As per 1 October 2016 the new Sec. 309 No. 13 BGB will be entering into force. Pursuant to the old version, clauses which envisaged a more stringent form than the written form for a notice or declaration of the consumer were invalid (cf. Sec. 126 BGB). With the legislative amendment it will no longer be possible to agree on a more stringent form than text form within the meaning of Sec. 126b BGB. The text form requirement is deemed to be sufficiently met inter alia by e-mail or (computer) fax. This legislative amendment will have considerable effects upon the structuring of contracts, in particular on exclusion periods, and should therefore be observed when concluding new contracts (as of 1 October 2016), respectively when amending existing contracts (concluded until 30 September 2016).
If an employment contract concluded after 30 September 2016 stipulates the written assertion of due claims, this written form requirement will be invalid pursuant to the new Sec. 309 No. 13 BGB. Hence, every notice, even an oral notice, suffices to observe the deadline.
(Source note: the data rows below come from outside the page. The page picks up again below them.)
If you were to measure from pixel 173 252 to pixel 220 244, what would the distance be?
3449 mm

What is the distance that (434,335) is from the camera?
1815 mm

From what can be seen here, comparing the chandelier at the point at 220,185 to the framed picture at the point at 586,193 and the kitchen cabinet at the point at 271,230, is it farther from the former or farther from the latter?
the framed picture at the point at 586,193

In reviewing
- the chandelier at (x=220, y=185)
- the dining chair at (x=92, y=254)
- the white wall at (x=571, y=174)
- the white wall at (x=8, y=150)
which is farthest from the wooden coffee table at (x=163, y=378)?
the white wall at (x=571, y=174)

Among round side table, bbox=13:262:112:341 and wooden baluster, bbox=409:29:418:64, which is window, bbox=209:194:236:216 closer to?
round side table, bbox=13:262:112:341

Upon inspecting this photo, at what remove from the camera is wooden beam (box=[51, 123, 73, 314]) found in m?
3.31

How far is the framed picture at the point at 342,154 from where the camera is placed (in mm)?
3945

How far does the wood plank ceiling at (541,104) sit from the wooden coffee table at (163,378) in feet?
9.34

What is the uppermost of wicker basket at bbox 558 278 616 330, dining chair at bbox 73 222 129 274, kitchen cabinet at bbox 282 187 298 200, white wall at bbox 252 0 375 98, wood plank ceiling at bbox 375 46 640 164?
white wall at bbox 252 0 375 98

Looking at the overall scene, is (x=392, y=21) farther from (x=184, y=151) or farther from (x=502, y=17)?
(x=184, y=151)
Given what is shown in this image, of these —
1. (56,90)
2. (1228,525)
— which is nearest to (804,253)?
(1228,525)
Although this should not lead to the invalidity of the entire exclusion clause, since the clause is also still comprehensible in itself without the written form requirement (so-called blue pencil test). Nevertheless, in future, preclusive periods in standard form employment contracts should only contain a text form requirement.
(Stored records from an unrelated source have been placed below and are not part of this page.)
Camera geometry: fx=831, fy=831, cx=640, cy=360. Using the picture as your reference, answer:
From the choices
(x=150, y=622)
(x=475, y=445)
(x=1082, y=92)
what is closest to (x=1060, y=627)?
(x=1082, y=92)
The new provision has no effect upon existing contracts, for pursuant to the transitional regulation in Art. 229 Sec. 37 EGBGB which is simultaneously entering into force, the amendment of Sec. 309 No. 13 BGB applies only to “contractual relationships established after 30 September 2016”. Previously agreed written form requirements in exclusion clauses therefore remain valid. However, should an existing agreement be amended after 30 September 2016, then this protection could presumably be lost. This means that the preclusive period should better be adjusted at the latest with the contractual amendment (see also under point 1.1).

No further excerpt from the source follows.